The effective tax rate for the fourth quarter was 24.3 percent compared to 33.5 percent for the same period last year, benefiting from a larger proportion of earnings coming from outside the United States where the Company benefits from lower tax rates. For the fiscal year, the effective tax rate was 24.8 percent compared to 32.2 percent last year; reflecting a one-time tax benefit related to utilization of past foreign losses that contributed $0.21 per diluted share, as well as continued improvements in the tax efficiency of the Company’s global operations.
At the end of the fiscal year, global inventories stood at $2.4 billion, an increase of 15 percent from May 31, 2007. Cash and short-term investments were comparable to the end of last fiscal year at $2.8 billion.
During the fourth quarter, the Company purchased a total of 4,447,605 shares for approximately $290 million in conjunction with the Company’s four-year, $3 billion share repurchase program approved by the Board of Directors in June 2006. As of the end of the fiscal year, the Company has purchased a total of 38,646,058 shares for approximately $2.1 billion under this program.
NIKE, Inc. based near Beaverton, Oregon, is the world's leading designer, marketer and distributor of authentic athletic footwear, apparel, equipment and accessories for a wide variety of sports and fitness activities. Wholly-owned Nike subsidiaries include Converse Inc., which designs, markets and distributes athletic footwear, apparel and accessories; Cole Haan, which designs, markets and distributes luxury shoes, handbags, accessories and coats; Hurley International LLC, which designs, markets and distributes action sports and youth lifestyle footwear, apparel and accessories; and Umbro Ltd., a leading United Kingdom-based global football (soccer) brand. For more information, visit nikebiz.com.
NIKE’s earnings releases and other financial information are available on the Internet at www.nikebiz.com/investors.

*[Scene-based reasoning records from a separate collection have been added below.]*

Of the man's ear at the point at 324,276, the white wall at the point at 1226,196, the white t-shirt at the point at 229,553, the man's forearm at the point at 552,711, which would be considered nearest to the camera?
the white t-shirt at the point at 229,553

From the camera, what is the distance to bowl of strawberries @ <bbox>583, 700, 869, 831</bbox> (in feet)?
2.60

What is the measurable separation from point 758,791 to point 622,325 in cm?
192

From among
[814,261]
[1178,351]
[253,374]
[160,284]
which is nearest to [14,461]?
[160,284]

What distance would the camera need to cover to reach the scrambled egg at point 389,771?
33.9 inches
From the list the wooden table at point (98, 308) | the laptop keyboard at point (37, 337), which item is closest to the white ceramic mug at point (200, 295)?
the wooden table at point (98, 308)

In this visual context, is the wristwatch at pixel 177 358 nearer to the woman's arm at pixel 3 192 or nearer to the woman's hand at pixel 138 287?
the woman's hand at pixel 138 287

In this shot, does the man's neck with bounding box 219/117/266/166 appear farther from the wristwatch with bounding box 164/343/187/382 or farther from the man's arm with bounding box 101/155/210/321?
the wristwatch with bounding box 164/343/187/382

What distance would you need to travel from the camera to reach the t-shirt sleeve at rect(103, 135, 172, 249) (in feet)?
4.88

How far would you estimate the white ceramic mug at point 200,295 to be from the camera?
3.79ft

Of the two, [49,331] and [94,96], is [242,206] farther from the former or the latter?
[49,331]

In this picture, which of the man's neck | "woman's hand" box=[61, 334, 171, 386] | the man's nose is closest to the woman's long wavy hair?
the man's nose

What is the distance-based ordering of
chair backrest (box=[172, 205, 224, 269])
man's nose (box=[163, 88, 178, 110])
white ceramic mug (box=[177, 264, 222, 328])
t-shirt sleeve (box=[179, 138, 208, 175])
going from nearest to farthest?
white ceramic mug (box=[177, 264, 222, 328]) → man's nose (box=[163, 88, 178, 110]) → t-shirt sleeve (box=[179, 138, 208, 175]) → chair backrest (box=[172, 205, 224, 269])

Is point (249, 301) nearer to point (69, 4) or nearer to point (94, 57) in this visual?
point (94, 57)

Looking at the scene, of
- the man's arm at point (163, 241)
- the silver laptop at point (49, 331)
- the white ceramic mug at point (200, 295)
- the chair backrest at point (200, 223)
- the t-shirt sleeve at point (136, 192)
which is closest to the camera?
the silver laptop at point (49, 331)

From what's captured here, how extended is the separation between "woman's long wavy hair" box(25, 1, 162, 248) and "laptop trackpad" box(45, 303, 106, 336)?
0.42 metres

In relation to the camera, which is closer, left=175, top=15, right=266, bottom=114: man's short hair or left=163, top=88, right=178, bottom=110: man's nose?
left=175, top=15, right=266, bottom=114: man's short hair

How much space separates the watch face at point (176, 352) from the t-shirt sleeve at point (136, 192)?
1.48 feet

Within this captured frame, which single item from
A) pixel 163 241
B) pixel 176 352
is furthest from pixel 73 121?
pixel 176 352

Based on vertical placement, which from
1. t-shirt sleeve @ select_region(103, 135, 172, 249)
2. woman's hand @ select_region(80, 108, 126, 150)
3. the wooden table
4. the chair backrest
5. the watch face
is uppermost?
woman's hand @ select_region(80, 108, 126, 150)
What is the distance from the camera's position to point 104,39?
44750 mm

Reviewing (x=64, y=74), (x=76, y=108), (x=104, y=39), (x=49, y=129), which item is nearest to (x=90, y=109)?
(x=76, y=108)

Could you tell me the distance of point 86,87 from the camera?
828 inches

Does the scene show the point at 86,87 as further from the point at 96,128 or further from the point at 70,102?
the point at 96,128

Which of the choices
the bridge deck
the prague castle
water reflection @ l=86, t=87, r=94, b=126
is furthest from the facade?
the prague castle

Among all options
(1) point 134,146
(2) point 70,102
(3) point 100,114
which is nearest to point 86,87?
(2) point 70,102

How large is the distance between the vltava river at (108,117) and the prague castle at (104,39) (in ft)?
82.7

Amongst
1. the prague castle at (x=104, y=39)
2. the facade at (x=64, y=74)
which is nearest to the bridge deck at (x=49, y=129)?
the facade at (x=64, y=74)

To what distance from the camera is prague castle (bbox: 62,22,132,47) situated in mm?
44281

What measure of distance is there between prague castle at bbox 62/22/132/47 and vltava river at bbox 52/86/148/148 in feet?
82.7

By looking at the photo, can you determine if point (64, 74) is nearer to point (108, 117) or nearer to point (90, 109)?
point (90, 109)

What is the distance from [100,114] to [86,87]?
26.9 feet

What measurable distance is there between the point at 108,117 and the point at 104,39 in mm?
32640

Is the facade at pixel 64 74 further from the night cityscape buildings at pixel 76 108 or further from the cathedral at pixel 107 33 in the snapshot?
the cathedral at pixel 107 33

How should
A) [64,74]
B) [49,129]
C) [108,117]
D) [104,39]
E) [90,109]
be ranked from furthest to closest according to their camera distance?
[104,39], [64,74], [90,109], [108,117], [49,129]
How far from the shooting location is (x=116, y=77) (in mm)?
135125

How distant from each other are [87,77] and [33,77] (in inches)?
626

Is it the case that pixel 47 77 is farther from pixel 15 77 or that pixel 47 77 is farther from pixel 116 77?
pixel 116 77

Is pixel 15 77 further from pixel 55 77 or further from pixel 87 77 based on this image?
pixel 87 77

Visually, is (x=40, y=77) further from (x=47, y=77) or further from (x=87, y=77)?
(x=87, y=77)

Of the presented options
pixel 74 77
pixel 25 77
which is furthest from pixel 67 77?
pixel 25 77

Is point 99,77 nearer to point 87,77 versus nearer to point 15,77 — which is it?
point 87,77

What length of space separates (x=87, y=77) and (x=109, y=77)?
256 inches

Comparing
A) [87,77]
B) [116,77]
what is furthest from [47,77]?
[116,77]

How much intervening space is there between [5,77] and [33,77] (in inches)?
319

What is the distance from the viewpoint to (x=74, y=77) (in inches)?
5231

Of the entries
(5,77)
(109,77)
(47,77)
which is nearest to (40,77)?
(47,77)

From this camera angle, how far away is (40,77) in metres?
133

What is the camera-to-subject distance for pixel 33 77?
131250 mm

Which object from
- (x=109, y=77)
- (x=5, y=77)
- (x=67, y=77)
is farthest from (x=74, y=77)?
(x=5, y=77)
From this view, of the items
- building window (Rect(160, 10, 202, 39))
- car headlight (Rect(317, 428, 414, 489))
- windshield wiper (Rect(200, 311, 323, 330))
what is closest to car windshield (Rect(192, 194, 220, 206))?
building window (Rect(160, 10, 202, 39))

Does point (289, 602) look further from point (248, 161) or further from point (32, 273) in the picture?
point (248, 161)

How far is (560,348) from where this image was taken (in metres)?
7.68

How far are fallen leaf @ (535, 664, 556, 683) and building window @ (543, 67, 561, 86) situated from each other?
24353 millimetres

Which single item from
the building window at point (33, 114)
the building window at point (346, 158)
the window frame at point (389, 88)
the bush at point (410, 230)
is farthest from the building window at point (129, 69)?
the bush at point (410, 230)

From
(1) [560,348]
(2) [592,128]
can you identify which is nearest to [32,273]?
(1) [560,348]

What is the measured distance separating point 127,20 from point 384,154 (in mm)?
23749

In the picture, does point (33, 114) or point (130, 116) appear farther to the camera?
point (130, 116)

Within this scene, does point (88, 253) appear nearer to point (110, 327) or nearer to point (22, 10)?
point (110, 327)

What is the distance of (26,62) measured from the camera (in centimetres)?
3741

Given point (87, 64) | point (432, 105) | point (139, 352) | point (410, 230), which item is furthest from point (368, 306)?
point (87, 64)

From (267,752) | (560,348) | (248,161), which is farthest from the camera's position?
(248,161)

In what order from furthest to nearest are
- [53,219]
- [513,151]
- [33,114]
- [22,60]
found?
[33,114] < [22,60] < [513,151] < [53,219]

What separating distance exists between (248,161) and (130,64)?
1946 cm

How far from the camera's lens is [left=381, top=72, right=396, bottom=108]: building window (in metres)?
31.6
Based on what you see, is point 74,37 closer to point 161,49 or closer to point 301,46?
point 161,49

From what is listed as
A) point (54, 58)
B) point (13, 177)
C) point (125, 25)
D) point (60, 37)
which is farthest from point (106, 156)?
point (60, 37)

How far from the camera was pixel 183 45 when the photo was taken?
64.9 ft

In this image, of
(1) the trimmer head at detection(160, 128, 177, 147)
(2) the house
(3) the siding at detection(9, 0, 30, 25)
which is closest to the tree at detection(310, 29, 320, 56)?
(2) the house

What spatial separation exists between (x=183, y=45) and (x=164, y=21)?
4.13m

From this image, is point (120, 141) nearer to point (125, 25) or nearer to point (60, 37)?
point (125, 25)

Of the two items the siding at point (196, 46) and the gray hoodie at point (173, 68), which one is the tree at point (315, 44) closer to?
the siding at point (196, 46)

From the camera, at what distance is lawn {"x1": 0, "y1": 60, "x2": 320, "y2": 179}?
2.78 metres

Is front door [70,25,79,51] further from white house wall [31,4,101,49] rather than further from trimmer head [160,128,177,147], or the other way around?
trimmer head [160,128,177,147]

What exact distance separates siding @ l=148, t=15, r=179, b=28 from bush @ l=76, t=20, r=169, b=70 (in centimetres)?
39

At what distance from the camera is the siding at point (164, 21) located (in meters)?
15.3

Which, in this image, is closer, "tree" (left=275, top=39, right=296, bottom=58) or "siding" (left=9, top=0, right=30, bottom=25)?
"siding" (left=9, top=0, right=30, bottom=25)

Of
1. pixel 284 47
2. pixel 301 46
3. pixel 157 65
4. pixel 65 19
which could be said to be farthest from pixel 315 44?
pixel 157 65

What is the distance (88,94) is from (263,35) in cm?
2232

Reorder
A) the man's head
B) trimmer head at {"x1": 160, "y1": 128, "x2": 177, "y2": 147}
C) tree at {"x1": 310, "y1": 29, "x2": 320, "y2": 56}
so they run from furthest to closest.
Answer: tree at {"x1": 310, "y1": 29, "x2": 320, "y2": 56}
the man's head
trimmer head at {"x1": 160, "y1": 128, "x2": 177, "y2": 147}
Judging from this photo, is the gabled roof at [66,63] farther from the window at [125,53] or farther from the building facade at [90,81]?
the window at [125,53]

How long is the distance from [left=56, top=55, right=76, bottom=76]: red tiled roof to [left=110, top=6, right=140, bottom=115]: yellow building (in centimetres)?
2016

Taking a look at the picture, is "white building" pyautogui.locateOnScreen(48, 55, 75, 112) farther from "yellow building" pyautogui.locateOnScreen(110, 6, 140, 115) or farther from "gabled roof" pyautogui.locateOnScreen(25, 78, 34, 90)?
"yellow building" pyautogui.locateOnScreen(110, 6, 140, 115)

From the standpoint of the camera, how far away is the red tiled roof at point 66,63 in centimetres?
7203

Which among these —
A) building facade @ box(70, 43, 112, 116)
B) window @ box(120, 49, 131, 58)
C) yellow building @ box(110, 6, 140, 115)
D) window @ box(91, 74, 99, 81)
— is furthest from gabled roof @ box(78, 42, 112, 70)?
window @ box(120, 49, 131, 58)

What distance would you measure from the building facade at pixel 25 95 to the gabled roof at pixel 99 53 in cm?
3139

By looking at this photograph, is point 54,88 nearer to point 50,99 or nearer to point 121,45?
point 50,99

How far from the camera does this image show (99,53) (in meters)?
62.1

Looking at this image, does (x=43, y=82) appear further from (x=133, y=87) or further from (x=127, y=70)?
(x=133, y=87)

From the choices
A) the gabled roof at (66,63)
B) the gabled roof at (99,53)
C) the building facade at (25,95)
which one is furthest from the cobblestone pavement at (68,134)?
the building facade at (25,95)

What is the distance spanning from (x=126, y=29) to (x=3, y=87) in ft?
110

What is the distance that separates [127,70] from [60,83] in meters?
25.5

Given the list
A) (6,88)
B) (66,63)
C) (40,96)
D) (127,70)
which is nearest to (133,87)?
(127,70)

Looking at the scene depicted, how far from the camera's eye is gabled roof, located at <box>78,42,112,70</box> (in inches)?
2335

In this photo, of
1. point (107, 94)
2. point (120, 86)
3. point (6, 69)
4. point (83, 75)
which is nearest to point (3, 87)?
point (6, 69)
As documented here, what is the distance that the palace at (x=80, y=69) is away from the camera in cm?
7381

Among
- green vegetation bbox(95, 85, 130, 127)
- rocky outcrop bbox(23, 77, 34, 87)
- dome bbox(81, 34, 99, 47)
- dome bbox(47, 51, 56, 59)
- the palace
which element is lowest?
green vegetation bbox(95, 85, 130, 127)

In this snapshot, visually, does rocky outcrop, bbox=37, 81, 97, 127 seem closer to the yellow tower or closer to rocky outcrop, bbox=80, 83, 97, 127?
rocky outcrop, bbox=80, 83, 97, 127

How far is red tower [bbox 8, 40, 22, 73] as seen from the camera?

* The marked paragraphs contain forward-looking statements that involve risks and uncertainties that could cause actual results to differ materially. These risks and uncertainties are detailed from time to time in reports filed by NIKE with the S.E.C., including Forms 8-K, 10-Q, and 10-K. Some forward-looking statements in this release concern changes in futures orders that are not necessarily indicative of changes in total revenues for subsequent periods due to the mix of futures and “at once” orders, exchange rate fluctuations, order cancellations and discounts, which may vary significantly from quarter to quarter, and because a significant portion of the business does not report futures orders.